The government has rejected a call to legislate within a year for a scheme to register private foster carers.
Shadow children’s minister Tim Loughton pressed for the measure to be included in the Children and Young Persons Bill, saying the system was failing to protect children.
Currently, private foster carers are required to notify councils of any arrangements. After the death of Victoria Climbié the government increased the monitoring through the Children Act 2004 and, since July 2005, councils have had to promote the duty to notify.
Initially, the government gave the system until 2008 before deciding whether a registration scheme was necessary. But the Children and Young Persons Bill would extend this deadline until 2011.
In a House of Commons debate on the Children and Young Persons Bill this week, Loughton urged the government to legislate within a year for a registration scheme. He said he was “at a loss to see how the notification scheme can have been deemed a success”.
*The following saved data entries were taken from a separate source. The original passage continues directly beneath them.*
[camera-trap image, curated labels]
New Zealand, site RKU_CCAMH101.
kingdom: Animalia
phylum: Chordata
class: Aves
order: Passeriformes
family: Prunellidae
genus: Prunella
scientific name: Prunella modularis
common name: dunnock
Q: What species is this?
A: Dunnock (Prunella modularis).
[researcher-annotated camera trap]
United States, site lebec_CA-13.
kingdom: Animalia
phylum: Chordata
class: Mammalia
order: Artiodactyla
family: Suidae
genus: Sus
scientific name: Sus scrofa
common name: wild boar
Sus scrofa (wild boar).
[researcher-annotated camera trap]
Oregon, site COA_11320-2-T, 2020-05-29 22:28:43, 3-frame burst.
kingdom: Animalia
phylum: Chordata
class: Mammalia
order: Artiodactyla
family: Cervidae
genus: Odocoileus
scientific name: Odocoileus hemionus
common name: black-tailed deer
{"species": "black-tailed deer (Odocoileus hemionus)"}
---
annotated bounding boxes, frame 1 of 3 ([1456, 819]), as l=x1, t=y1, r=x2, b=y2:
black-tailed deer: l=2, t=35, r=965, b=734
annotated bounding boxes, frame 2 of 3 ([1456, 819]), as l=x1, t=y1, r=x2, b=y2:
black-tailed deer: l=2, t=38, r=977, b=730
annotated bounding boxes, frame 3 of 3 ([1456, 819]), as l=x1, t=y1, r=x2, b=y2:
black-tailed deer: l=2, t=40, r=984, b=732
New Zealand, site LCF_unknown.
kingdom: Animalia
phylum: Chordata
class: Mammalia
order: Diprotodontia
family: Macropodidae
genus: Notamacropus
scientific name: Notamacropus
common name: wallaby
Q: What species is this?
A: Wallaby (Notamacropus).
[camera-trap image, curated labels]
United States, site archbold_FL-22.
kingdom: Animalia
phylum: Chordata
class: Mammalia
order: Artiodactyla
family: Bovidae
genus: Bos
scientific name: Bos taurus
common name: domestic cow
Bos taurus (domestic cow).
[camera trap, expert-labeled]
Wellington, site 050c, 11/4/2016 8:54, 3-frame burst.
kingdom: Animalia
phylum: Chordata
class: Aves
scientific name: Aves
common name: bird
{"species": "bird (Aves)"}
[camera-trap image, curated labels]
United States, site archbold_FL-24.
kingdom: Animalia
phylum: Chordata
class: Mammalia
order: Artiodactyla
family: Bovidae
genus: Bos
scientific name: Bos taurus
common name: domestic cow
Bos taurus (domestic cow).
He cited the latest figures from March last year showing that 1,250 children were reported as being cared for and living in private fostering arrangements in England, and 1,010 private fostering arrangements ended during the previous year.
Loughton told MPs: “We are still well short of the 10,000 private fostering arrangements that are estimated to exist. We still do not know who is involved in those arrangements.”
Junior children’s minister Kevin Brennan replied that the government had not “abandoned” the possibility of a registration scheme, but claimed there was not enough evidence “to justify the move right now”.
He said local authorities had been “working hard to raise awareness of the notification requirements” and that progress had been made over the past three years. Brennan also highlighted that inspections of councils’ private fostering services had begun at the end of 2006.
Brennan added: “We do not necessarily want to insist on a registration scheme, and yet we have not abandoned it. We want to give the changes that have been made the correct amount of time so that we can collect the evidence that is necessary to make that judgement.”
Loughton criticised Brennan’s “weak” response and said he would continue to press for the measure.
The bill continues its passage through parliament.